_THE TASK_
Say only the number of lines in the entries below that contain "textColorSet".

_DATASET RECORDS_
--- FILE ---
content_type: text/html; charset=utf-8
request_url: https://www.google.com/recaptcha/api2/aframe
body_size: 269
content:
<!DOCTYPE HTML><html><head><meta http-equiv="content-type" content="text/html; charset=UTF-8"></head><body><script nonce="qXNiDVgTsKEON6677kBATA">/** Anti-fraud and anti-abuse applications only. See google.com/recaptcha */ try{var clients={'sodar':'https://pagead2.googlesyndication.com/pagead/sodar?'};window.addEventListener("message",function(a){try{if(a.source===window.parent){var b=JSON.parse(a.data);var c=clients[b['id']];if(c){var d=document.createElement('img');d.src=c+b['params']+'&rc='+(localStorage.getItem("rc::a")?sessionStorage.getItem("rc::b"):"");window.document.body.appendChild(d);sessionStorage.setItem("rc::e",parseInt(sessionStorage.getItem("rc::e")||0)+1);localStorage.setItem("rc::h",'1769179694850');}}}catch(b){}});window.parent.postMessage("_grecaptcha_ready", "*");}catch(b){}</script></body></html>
---
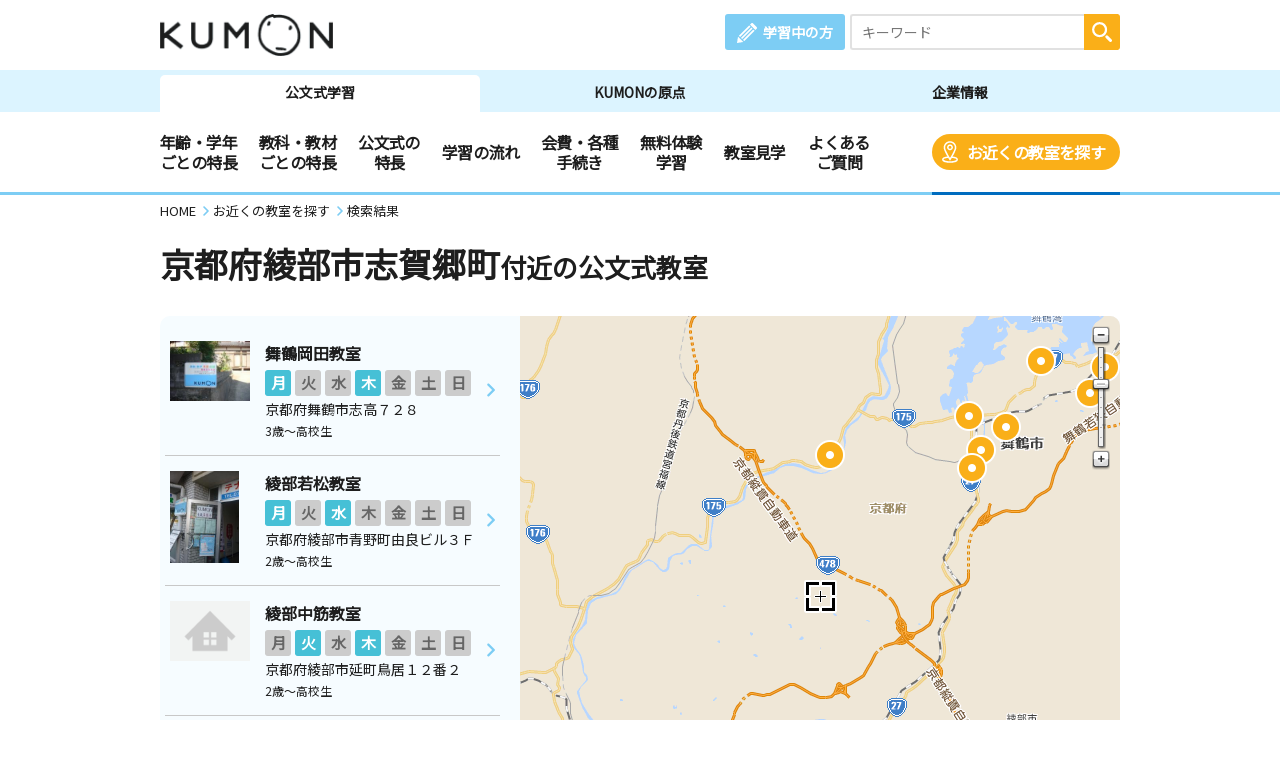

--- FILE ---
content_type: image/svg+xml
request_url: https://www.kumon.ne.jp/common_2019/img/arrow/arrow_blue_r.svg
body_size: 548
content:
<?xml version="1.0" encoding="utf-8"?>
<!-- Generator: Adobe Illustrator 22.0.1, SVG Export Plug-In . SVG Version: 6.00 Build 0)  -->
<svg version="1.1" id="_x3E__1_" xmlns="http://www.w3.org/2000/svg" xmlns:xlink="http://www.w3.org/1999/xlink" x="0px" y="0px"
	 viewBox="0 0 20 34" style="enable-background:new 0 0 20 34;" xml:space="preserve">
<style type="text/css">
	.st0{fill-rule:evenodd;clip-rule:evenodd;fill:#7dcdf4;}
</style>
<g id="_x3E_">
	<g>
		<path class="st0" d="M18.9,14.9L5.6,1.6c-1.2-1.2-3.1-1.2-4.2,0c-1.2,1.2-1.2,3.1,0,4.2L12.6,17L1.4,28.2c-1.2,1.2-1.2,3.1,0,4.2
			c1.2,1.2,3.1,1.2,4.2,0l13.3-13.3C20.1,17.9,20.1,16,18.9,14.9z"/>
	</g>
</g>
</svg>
==
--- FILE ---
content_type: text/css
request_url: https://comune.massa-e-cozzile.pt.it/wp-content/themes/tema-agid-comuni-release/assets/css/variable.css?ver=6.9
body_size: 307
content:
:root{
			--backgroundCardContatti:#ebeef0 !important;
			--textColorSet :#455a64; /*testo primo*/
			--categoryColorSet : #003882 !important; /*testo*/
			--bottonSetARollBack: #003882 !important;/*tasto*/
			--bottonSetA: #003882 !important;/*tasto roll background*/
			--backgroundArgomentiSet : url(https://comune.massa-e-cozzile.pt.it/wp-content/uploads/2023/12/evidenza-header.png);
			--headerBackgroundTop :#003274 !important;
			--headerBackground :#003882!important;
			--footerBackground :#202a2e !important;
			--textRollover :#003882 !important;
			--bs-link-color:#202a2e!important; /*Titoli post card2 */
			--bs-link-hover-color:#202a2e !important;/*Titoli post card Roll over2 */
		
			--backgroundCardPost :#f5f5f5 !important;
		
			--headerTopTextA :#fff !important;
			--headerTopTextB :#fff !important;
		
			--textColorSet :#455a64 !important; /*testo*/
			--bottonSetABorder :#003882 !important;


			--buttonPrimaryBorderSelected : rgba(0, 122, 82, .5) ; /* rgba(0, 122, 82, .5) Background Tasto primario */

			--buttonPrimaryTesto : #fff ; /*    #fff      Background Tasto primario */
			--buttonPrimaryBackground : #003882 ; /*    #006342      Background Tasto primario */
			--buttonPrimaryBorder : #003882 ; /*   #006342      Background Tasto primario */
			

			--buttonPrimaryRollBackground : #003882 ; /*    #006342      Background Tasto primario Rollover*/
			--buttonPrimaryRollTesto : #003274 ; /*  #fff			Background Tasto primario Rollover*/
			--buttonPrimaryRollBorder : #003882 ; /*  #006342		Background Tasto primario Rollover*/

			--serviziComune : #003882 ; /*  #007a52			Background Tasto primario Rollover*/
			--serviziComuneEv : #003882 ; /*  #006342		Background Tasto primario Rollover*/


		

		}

_OUTPUT_
2